TEXTABSCHNITT:
☆ ☆ ☆ ☆

Musikfans auf der ganzen Welt halten den Atem an: die unangefochtenen Könige des Rock’n’Roll, The Rolling Stones, veröffentlichen mit Hackney Diamonds zum ersten Mal seit 2005 wieder ein Album mit eigenem Material. Dafür hat die Band um Mick Jagger, Ronnie Wood und Keith Richards ihren bewährten Sound noch einmal mächtig aufgefrischt und einige berühmte Musikerfreunde mit ins Boot geholt. Das Ergebnis ist die wahrscheinlich beste Stones-Platte seit Jahrzehnten.

☆ ☆ ☆ ☆

GESAMMELTES MATERIAL:

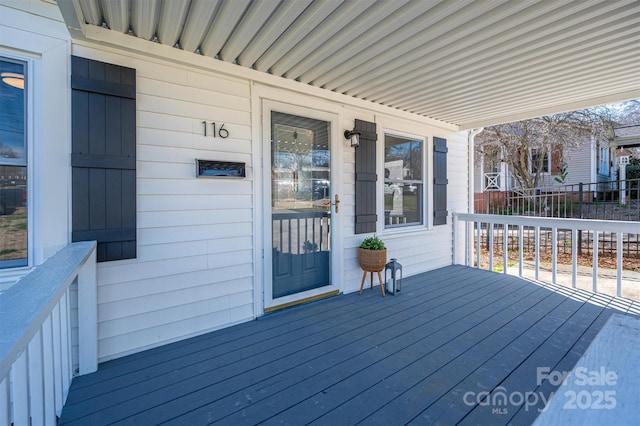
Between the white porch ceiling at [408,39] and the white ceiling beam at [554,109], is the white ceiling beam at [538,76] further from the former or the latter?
the white ceiling beam at [554,109]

☆ ☆ ☆ ☆

SCHRIFTLICHE AUFGABE:
Beantworten Sie anhand des Textes über das Album Hackney Diamonds diese Fragen:
(a) Seit welchem Jahr hat die Band kein Album mit eigenem Material mehr veröffentlicht?
(b) Welche drei Bandmitglieder werden namentlich genannt?
(c) Wie wird das Ergebnis am Schluss bewertet?
Die Daten werden für die Bearbeitung nicht benötigt.

RICHTIGE ANTWORT:
(a) Seit 2005.
(b) Mick Jagger, Ronnie Wood und Keith Richards.
(c) Als die wahrscheinlich beste Stones-Platte seit Jahrzehnten.